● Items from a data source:

● ● ● ● ●

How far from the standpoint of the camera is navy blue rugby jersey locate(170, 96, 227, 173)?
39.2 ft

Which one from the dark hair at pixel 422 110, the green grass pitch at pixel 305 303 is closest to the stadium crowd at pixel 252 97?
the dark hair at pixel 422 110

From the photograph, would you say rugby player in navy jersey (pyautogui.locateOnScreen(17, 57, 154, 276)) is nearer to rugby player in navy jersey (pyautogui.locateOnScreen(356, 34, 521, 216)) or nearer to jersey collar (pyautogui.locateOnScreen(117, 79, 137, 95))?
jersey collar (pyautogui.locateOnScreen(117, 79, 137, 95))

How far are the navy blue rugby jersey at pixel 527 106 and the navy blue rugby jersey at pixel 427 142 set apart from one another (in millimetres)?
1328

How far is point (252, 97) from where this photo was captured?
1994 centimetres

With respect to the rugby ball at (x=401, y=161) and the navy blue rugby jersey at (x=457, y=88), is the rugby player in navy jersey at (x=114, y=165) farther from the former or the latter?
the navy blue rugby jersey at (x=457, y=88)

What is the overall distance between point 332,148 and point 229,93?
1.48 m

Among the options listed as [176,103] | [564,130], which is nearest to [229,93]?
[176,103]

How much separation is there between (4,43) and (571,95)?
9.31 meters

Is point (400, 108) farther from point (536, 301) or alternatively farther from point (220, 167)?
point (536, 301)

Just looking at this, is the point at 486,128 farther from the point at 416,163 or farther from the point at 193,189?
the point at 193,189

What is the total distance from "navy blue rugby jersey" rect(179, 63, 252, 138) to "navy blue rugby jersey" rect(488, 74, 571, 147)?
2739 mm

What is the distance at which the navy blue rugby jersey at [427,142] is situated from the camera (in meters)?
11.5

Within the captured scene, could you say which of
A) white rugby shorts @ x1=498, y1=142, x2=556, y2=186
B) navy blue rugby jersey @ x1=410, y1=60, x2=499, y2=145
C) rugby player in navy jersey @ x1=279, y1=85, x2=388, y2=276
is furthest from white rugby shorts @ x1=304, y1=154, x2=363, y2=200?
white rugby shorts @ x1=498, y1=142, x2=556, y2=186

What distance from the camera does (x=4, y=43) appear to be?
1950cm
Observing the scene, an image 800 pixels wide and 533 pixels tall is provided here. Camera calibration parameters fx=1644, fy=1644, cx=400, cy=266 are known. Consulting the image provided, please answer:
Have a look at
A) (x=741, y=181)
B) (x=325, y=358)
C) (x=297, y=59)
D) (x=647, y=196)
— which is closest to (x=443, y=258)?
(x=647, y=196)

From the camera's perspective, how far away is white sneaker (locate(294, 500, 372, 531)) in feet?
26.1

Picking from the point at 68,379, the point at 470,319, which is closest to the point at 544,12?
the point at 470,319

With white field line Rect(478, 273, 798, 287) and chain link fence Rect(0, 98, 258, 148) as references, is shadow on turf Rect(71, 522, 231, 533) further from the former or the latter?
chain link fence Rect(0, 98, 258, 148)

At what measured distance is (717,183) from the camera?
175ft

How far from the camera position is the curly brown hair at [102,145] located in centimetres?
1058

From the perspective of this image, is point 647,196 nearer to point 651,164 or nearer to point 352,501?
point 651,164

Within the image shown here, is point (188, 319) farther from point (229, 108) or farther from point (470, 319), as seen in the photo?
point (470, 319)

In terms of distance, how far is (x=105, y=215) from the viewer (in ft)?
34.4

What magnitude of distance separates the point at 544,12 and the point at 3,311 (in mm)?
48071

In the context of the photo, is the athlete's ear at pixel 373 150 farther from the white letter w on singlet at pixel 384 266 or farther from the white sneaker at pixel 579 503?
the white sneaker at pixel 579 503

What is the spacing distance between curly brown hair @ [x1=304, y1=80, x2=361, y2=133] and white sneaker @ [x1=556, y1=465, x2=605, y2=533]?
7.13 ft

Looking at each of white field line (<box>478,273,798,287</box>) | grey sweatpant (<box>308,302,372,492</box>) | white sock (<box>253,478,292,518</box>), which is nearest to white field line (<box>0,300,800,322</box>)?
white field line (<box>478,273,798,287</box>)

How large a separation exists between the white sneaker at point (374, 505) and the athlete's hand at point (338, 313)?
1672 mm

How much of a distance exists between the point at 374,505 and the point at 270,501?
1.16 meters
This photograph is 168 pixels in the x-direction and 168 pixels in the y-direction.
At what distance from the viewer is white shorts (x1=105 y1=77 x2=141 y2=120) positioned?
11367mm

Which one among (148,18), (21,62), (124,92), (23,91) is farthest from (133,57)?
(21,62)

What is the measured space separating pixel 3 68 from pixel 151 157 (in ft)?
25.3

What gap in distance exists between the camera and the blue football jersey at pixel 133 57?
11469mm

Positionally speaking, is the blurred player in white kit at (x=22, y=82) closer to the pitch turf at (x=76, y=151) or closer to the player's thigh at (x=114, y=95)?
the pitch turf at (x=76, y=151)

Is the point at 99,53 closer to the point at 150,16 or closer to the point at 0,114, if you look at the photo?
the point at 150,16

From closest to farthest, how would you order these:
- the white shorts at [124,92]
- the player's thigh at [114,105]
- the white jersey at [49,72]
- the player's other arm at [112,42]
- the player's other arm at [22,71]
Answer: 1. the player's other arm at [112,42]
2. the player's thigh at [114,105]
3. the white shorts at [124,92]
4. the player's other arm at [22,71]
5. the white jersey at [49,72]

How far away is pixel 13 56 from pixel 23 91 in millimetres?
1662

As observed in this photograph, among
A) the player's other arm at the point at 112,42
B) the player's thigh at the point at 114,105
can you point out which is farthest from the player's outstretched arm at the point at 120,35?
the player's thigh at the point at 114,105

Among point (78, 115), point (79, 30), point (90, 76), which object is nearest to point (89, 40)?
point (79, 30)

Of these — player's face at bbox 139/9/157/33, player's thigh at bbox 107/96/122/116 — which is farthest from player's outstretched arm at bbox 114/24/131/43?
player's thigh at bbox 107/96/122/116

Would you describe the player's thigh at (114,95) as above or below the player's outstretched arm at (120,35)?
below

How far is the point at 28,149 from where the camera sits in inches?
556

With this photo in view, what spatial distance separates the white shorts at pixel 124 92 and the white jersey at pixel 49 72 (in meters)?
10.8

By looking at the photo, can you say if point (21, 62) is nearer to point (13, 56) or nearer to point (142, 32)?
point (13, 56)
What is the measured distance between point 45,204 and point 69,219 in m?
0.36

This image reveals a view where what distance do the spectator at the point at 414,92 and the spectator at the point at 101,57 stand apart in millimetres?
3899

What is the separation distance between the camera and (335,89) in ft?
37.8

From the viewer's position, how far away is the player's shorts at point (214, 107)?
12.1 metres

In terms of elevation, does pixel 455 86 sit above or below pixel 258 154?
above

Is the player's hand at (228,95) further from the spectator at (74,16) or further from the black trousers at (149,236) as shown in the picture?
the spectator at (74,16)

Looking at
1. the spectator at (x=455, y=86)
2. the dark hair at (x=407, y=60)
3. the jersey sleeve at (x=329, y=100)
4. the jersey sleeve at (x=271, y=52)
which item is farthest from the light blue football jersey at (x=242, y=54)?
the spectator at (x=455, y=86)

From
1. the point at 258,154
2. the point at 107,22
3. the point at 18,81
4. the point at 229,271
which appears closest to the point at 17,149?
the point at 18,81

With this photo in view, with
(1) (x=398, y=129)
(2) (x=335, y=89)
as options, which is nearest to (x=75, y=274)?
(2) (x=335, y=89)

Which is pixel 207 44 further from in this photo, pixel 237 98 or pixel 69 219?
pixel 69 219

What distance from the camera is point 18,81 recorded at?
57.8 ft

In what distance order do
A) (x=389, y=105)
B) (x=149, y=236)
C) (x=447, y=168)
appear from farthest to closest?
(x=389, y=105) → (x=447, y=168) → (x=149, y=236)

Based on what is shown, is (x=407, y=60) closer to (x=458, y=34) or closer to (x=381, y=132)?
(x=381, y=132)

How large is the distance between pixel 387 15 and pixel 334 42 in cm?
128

● ● ● ● ●

● GIVEN PROBLEM: Beginning at the line that holds "By looking at", write out word for word each line through the end of the records.

● COMPLETED TASK:
By looking at the photo, can you say if point (21, 62) is nearer to point (13, 56) or nearer to point (142, 32)?
point (13, 56)
What is the measured distance between point 45,204 and point 69,219 in m?
0.36

This image reveals a view where what distance do the spectator at the point at 414,92 and the spectator at the point at 101,57 stand apart in millimetres?
3899

What is the separation distance between the camera and (335,89) in ft?
37.8

From the viewer's position, how far away is the player's shorts at point (214, 107)?
12.1 metres

In terms of elevation, does pixel 455 86 sit above or below pixel 258 154?
above

Is the player's hand at (228,95) further from the spectator at (74,16) or further from the black trousers at (149,236) as shown in the picture?
the spectator at (74,16)

Looking at
1. the spectator at (x=455, y=86)
2. the dark hair at (x=407, y=60)
3. the jersey sleeve at (x=329, y=100)
4. the jersey sleeve at (x=271, y=52)
which item is farthest from the light blue football jersey at (x=242, y=54)?
the spectator at (x=455, y=86)

From
1. the point at 258,154
2. the point at 107,22
3. the point at 18,81
4. the point at 229,271
which appears closest to the point at 17,149?
the point at 18,81

With this photo in view, with
(1) (x=398, y=129)
(2) (x=335, y=89)
as options, which is nearest to (x=75, y=274)?
(2) (x=335, y=89)

Which is pixel 207 44 further from in this photo, pixel 237 98 or pixel 69 219?
pixel 69 219

What distance from the camera is point 18,81 recorded at?
57.8 ft

In what distance order do
A) (x=389, y=105)
B) (x=149, y=236)
C) (x=447, y=168)
appear from farthest to closest?
(x=389, y=105) → (x=447, y=168) → (x=149, y=236)

Based on what is shown, is (x=407, y=60) closer to (x=458, y=34) or closer to (x=381, y=132)?
(x=381, y=132)

How large is the distance between pixel 387 15 and pixel 334 42 in cm?
128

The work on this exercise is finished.